In our 2006 article, we highlighted an emerging wave of interventionism by EU Member States that manifested itself in a variety of protectionist measures designed to prevent foreign takeovers and promote national champions. The European Commission had initiated infringement proceedings against several Member States that had invoked industry-specific national regulations in an attempt to prevent takeovers of national companies by foreign competitors, when those transactions had already been cleared unconditionally by the Commission under its exclusive jurisdiction under the EU Merger Regulation (“EUMR”).
In a number of further cases, the Commission had been powerless to prevent the (attempted) creation of national champions, as it was unable to assert its jurisdiction over mergers between largely domestic players that were subject to the EUMR’s “two-thirds rule.” Member States were criticized for applying public interest considerations that were unrelated to competition policy to clear a merger creating a national champion.
Against this background, we examined the compatibility of a range of protectionist State measures with the Internal Market and queried whether the overriding interests of the Internal Market would justify the abolition of the two-thirds rule.

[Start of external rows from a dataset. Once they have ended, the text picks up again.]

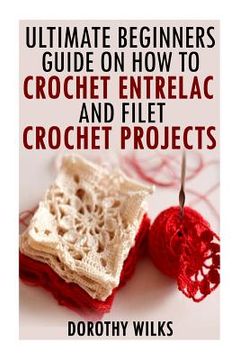 portada The Ultimate Beginners Guide on How to Crochet Enterlac and Filet Crochet Projec (in English)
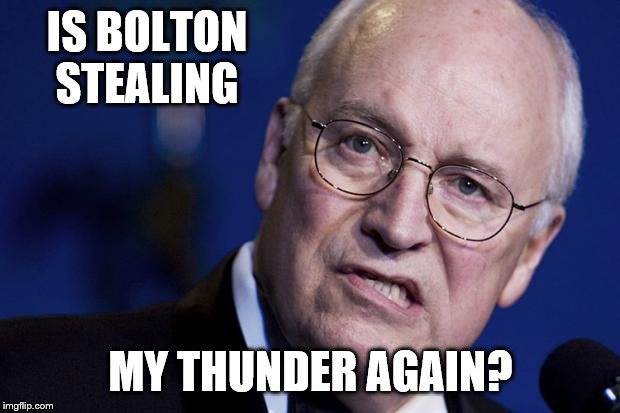 scumbag dick cheney | IS BOLTON STEALING MY THUNDER AGAIN? | image tagged in scumbag dick cheney | made w/ Imgflip meme maker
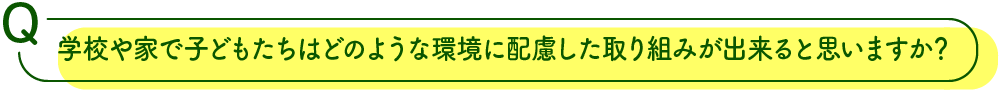 学校や家で子どもたちはどのような環境に配慮した取り組みが出来ると思いますか？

Nearly six years later, in the wake of a global financial crisis that gives rise to protectionist temptations once again, the rule is still in place despite mounting criticism. The economic crisis and the often painful adjustments arising from the ensuing debt consolidation process provide a seemingly compelling justification for some governments to resort to interventionist industrial policies based on the belief that governments can “pick winners” by creating or protecting national champions.
However, the Commission’s recent decisional practice demonstrates its continued resolve to block the creation of national—or even European—champions where it considers that such mergers would significantly impede effective competition.